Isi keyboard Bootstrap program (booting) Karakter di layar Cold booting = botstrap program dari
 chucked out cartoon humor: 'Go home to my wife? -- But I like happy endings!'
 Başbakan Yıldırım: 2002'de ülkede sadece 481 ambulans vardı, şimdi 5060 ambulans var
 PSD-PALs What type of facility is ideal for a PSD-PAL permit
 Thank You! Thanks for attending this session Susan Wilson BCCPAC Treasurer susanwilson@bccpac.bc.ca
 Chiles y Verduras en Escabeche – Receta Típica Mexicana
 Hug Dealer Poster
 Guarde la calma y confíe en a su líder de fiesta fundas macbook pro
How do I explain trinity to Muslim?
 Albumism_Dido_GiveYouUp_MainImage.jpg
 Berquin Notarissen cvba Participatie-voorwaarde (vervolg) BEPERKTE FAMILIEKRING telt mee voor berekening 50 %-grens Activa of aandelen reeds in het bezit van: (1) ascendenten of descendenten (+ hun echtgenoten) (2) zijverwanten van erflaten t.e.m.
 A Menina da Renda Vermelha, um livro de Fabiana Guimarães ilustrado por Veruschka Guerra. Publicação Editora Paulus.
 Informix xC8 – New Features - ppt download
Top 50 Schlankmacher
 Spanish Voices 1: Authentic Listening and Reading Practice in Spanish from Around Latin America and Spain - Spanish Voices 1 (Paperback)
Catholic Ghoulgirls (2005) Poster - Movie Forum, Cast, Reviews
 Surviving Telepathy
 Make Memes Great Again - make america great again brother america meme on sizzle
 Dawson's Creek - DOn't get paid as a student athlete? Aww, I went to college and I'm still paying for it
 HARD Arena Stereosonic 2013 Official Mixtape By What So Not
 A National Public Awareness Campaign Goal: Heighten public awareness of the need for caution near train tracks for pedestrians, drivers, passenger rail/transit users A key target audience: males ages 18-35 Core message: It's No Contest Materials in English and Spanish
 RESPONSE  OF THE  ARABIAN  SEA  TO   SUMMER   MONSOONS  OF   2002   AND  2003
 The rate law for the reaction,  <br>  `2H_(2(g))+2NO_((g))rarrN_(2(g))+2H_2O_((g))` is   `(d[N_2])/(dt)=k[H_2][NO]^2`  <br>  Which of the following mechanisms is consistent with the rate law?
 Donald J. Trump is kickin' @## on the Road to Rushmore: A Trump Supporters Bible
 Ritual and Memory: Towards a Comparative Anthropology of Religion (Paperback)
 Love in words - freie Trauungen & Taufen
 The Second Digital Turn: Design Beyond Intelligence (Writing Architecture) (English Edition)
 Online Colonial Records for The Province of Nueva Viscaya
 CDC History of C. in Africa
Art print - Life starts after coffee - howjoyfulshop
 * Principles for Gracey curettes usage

BRIEF
The records above are to be output in full and without error.

EXERCISE ANSWER
Isi keyboard Bootstrap program (booting) Karakter di layar Cold booting = botstrap program dari
 chucked out cartoon humor: 'Go home to my wife? -- But I like happy endings!'
 Başbakan Yıldırım: 2002'de ülkede sadece 481 ambulans vardı, şimdi 5060 ambulans var
 PSD-PALs What type of facility is ideal for a PSD-PAL permit
 Thank You! Thanks for attending this session Susan Wilson BCCPAC Treasurer susanwilson@bccpac.bc.ca
 Chiles y Verduras en Escabeche – Receta Típica Mexicana
 Hug Dealer Poster
 Guarde la calma y confíe en a su líder de fiesta fundas macbook pro
How do I explain trinity to Muslim?
 Albumism_Dido_GiveYouUp_MainImage.jpg
 Berquin Notarissen cvba Participatie-voorwaarde (vervolg) BEPERKTE FAMILIEKRING telt mee voor berekening 50 %-grens Activa of aandelen reeds in het bezit van: (1) ascendenten of descendenten (+ hun echtgenoten) (2) zijverwanten van erflaten t.e.m.
 A Menina da Renda Vermelha, um livro de Fabiana Guimarães ilustrado por Veruschka Guerra. Publicação Editora Paulus.
 Informix xC8 – New Features - ppt download
Top 50 Schlankmacher
 Spanish Voices 1: Authentic Listening and Reading Practice in Spanish from Around Latin America and Spain - Spanish Voices 1 (Paperback)
Catholic Ghoulgirls (2005) Poster - Movie Forum, Cast, Reviews
 Surviving Telepathy
 Make Memes Great Again - make america great again brother america meme on sizzle
 Dawson's Creek - DOn't get paid as a student athlete? Aww, I went to college and I'm still paying for it
 HARD Arena Stereosonic 2013 Official Mixtape By What So Not
 A National Public Awareness Campaign Goal: Heighten public awareness of the need for caution near train tracks for pedestrians, drivers, passenger rail/transit users A key target audience: males ages 18-35 Core message: It's No Contest Materials in English and Spanish
 RESPONSE  OF THE  ARABIAN  SEA  TO   SUMMER   MONSOONS  OF   2002   AND  2003
 The rate law for the reaction,  <br>  `2H_(2(g))+2NO_((g))rarrN_(2(g))+2H_2O_((g))` is   `(d[N_2])/(dt)=k[H_2][NO]^2`  <br>  Which of the following mechanisms is consistent with the rate law?
 Donald J. Trump is kickin' @## on the Road to Rushmore: A Trump Supporters Bible
 Ritual and Memory: Towards a Comparative Anthropology of Religion (Paperback)
 Love in words - freie Trauungen & Taufen
 The Second Digital Turn: Design Beyond Intelligence (Writing Architecture) (English Edition)
 Online Colonial Records for The Province of Nueva Viscaya
 CDC History of C. in Africa
Art print - Life starts after coffee - howjoyfulshop
 * Principles for Gracey curettes usage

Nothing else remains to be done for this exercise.